While solutions are sought for myriad problems, Jim Jasper remains positive.

Lee Allen

October 6, 2022

3 Min Read
Almonds are harvested in California’s Central Valley.Tim Hearden

When you find a guy whose experience goes back nearly 75 years, the wise move is to listen to what he has to say about growing tree nuts.

Jim Jasper, now well into his seventh decade, is such a voice of nut world wisdom going back to the first plantings at Stewart & Jasper Orchards. It was 1957 and the orchard was 100 acres. Today, working with 150 other growers, the firm cultivates 2,000 acres where it grows/hulls/shells/processes some 50 million pounds annually.

“I was 11 or 12 years old, right there during Christmas planting the initial orchard with the big kids. In those days, everybody worked regardless of age,” he remembers. “We still grow primarily almonds along with a few walnuts and some cherries, but our primary business is processing and marketing and adding retail value. We’re a complete vertically integrated company.”

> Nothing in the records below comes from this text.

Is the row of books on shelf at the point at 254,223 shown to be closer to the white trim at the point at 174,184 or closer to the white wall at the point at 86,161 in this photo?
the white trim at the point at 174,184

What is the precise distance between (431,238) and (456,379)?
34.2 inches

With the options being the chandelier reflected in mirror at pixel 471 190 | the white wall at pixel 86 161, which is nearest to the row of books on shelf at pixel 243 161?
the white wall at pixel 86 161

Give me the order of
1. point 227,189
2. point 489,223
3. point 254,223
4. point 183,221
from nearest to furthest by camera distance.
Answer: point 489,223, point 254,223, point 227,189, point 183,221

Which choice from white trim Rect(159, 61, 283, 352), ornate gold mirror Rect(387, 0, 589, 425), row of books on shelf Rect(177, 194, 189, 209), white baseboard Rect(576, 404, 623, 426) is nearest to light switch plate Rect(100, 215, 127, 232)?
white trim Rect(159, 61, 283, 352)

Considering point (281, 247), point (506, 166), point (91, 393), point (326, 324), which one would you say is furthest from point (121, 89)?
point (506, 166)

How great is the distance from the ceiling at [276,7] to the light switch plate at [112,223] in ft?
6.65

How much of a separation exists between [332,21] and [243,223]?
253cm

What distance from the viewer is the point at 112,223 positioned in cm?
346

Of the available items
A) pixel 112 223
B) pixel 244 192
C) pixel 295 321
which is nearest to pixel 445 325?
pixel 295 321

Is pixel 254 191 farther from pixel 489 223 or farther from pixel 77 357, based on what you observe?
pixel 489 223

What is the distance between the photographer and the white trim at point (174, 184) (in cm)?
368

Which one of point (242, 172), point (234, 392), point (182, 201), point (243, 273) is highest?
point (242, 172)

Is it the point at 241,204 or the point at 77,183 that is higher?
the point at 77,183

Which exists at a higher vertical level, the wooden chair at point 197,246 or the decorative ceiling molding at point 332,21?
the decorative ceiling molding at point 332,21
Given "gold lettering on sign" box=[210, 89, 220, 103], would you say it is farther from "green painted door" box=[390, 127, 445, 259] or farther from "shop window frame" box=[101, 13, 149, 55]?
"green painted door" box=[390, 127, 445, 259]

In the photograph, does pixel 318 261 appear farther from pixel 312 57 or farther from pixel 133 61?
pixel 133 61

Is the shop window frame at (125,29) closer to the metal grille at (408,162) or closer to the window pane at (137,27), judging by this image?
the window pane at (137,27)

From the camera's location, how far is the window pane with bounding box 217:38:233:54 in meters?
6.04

As such, “We basically take care of our neighbors and have been doing so for many years processing almonds grown from Chico down to Bakersfield. Probably 75% of the almonds we process come from maybe 20-25 miles from our facilities in the San Joaquin Valley. We have a good grower base and year-in, year-out, they come back. Over 90% of what goes through our facilities today comes from our neighboring orchards while the other 8-10% comes off of our own trees.

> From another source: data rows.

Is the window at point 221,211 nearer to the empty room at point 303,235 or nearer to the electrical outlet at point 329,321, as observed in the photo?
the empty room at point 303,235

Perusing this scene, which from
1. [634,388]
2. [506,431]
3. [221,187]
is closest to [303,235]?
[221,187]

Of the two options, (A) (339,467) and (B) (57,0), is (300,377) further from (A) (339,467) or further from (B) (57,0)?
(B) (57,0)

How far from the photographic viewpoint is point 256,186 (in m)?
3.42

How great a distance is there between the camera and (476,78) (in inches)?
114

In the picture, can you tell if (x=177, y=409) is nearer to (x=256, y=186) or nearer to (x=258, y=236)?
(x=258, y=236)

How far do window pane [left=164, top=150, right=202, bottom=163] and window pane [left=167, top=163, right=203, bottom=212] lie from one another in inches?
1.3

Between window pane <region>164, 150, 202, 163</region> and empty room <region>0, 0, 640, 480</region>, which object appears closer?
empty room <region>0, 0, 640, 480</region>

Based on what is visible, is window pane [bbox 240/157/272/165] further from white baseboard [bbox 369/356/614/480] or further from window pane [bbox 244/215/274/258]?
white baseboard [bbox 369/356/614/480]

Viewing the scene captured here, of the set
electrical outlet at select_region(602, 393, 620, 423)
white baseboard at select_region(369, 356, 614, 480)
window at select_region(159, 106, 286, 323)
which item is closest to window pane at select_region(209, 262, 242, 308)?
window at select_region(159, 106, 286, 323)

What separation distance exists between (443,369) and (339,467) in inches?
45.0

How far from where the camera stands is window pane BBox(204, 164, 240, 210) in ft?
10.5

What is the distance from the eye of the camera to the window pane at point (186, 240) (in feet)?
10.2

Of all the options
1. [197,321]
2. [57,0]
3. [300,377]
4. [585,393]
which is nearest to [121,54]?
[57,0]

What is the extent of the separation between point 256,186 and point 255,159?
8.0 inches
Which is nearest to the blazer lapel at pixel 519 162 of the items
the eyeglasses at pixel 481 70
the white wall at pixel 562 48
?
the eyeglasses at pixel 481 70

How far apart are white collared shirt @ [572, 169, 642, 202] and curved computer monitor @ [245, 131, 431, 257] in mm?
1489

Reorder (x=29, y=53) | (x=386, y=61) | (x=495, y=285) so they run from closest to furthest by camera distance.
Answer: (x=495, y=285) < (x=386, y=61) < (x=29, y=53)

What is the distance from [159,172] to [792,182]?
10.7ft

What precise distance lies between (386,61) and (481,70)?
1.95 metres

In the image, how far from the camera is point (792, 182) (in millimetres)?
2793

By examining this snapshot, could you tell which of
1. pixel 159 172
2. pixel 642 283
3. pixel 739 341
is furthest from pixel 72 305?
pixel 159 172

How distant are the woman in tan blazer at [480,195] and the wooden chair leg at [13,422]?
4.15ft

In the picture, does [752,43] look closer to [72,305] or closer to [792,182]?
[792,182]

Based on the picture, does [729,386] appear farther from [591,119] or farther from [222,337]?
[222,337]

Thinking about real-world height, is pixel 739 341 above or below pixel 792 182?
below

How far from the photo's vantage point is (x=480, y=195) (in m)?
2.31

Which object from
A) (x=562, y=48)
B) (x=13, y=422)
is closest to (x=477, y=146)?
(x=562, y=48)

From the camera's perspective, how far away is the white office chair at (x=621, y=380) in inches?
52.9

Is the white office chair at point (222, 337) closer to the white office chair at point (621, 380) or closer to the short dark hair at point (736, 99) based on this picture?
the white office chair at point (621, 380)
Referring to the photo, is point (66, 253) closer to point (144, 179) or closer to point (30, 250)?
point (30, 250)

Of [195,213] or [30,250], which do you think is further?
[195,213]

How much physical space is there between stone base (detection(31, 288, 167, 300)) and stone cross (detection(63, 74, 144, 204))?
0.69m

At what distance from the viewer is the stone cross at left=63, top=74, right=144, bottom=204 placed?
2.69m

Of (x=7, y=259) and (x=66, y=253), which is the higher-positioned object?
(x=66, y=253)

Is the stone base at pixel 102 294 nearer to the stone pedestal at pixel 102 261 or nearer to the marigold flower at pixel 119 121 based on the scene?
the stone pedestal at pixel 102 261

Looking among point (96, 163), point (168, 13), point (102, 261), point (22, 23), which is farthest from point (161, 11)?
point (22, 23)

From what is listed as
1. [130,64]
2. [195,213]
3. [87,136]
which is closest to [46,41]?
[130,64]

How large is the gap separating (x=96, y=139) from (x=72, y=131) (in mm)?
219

Historically, Stewart & Jasper has grown Nonpareil as its main variety. “When you plant those, you have to pollinate and probably the most popular variety now is a Monterey, although we have half a dozen varieties of pollinators.

“The up-and-coming varieties are self-pollinating, so instead of planting two varieties, you only need one and the most prominent today is the Independence. It arrived about 2010 and a major portion of plantings in California are now Independence. We’ve heavily planted in it, about 500 acres, although we’ve planted varieties that don’t all get harvested at the same time. Independence gets harvested early in the season along with Non-pareils, but you like to have other varieties that can extend your harvest a bit.”

‘We’ve been fortunate’

While solutions are being sought for myriad problems in growing tree nuts in California, Jasper remains positive.

“We’ve been fortunate to grow with the industry — but not outgrow the industry. We’ve always had about two percent of the industry and several years ago when the billion-pound mark was set, our company and our growers were dealing with 20 million pounds. By about 2010, when the industry went from one to two billion pounds, we were handling 40 million pounds. And, if needed, 60 million pounds is possible as we’ve grown with the industry…threefold over what it was 20 years ago.”

While he has witnessed unimagined growth, he’s also seen a lot of change. First off, the work force. “We have tremendous workers, some of whom have worked here for almost as many years as I have. Between August and November when much of the harvest is going on, we nearly double our workforce, but our regular core of employees has been with us for years.”

While loyal employees are a plus for his successful company, he cites some firms that are getting out of the business. “Water is a major challenge. California may have ideal soil, but without water, agricultural production ceases. We’re thinking we may lose about 5% of our production from the previous year because orchards are being removed.”

The tree nut veteran acknowledges the negatives and then says: “Our industry is changing and we must change with it in order to persevere. The political climate and regulations make it hard to do a lot of things. It’s never going to go back to the old days and how much easier it was then to run a business, but we have a younger group coming in now to move things forward despite the obstacles.”